The push to put wine in grocery stores entered its second phase Monday, as supporters launched a statewide campaign to get the issue on the November ballot.
Further from The Tennessean:
Red White and Food kicked off an effort to collect hundreds of thousands of signatures in the 156 communities where wine could be sold in grocery stores, if voters approve. The campaign comes after the General Assembly approved a wine-in-grocery-stores measure after years of legislative battles that pitted supermarkets against the state’s politically powerful liquor stores and wholesalers.
“The bill’s passage was just the beginning of the process,” said Melissa Eads, a spokeswoman for Kroger. “The campaign is far from over.”
The law signed by Gov. Bill Haslam in March requires voters to hold a local referendum before food retailers can begin stocking wine on their shelves. To get on the ballot, supporters must collect signatures from at least 10 percent of the voters in each community if they want wine sold in their local grocery store.
In Metro Nashville, that would require more than 15,000 signatures on a petition.
Red White and Food and its allies have until Aug. 21 to put together their petitions to appear on the November ballot. If voters then approve, grocery stores can begin selling wine on July 1, 2016.
“We really have a very significant challenge before us,” said House Speaker Beth Harwell, who pushed the wine bill through the legislature.
Red White and Food hopes to reach its goal asking shoppers to sign at their local supermarket. Kroger, H.G. Hill, Cash Saver, Food Lion and Publix plan to take part in the drive.
There are multiple accounts of local petition drives in Tennessee media today. A couple of other samples:
In Shelby County, supporters must petition for separate referendums in each of the seven cities and the unincorporated part of the county too. So it’s not just about getting enough signatures in Memphis.
“You’ve got to get enough signatures in Collierville, Germantown, Bartlett, Arlington, etc. So it’s a little more complicated than it might be in other parts of the state,” Joe Bell from Kroger said. Also, petitions must be signed by the registered voter in that particular town.
For example, if you live in Memphis you cannot sign a petition in Bartlett. It will not count. In order to make it on the ballot, the number of signatures in each city has to equal at least ten percent of the votes casts in the last election for governor.
From the Tri-Cities:
Food City President and Chief Executive Officer Steve Smith said the petition drives will happen at more than 50 Food City locations in East Tennessee, but he also recognized competitors who want to sell wine at the retail level.
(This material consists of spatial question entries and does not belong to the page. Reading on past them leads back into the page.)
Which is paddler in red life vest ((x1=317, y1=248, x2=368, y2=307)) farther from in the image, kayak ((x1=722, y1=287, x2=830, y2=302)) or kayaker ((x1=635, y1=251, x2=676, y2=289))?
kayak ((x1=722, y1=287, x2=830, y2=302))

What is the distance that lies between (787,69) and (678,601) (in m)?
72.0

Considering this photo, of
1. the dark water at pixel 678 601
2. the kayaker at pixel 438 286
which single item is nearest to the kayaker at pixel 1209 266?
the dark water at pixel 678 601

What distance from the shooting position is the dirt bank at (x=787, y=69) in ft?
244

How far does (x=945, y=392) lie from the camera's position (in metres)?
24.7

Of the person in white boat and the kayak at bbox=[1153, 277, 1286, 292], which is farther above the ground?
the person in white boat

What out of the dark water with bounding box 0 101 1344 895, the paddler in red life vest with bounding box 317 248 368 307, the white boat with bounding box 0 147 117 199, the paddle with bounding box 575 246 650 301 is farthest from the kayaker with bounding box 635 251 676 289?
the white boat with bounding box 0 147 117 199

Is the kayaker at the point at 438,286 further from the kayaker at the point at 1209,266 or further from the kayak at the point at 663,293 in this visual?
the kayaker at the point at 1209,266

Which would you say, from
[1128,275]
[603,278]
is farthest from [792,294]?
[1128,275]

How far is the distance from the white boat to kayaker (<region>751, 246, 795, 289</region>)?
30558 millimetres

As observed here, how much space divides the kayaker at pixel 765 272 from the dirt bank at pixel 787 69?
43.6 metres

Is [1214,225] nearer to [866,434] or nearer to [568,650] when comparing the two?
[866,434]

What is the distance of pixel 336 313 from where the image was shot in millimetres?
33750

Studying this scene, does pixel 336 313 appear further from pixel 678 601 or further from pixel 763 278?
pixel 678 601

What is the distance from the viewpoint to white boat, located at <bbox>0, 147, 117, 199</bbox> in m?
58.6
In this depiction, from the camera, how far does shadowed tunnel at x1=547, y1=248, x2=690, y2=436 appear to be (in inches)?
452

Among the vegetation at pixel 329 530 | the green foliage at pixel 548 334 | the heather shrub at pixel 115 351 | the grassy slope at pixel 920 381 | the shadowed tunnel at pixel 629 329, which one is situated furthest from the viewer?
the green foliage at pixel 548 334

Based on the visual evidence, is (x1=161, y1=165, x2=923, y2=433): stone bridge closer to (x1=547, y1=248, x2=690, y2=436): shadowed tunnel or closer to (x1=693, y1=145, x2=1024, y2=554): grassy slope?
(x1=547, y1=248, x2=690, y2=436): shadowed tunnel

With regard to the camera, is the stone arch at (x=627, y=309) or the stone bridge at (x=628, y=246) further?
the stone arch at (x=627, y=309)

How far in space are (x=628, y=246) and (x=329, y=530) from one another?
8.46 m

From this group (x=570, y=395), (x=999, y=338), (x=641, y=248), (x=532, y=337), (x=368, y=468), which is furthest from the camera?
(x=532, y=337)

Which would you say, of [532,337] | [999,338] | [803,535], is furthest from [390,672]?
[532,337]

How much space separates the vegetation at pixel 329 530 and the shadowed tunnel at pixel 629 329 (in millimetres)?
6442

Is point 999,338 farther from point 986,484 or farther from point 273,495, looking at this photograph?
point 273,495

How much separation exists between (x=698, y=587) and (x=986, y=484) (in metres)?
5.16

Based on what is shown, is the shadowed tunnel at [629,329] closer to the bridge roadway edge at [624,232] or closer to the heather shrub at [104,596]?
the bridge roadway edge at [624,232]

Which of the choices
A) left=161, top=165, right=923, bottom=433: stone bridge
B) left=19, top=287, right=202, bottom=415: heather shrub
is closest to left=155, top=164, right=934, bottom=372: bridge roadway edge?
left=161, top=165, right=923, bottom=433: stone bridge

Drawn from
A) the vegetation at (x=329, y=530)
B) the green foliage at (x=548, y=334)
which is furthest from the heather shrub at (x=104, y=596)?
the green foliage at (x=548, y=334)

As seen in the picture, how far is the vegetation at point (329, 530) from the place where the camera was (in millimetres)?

“I think it’s very important we recognize the Krogers, the WalMarts, the Food Lions, the Publix, the BiLos, the independents across the state of Tennessee. … While we compete in our day jobs for customers, in our secondary job we work well together to be able to say, ‘Let’s make this (wine sales) possible for our consumers.’… We’re all working through the summer to get these petitions filled out,” Smith said during the petition kickoff event held at the Eastman Road Food City location (in Kingsport).
Zach Abbott, assistant store manager for the Morrell Road Food City, greeted a steady flow of customers who signed the petition on Monday.
Abbott said his store has seen a healthy response of customers supporting the drive for wine in grocery stores.
“We started signing people up over Memorial Day weekend and had a really good turnout,” said Abbott.
“We’ve got close to 600 signatures so far.”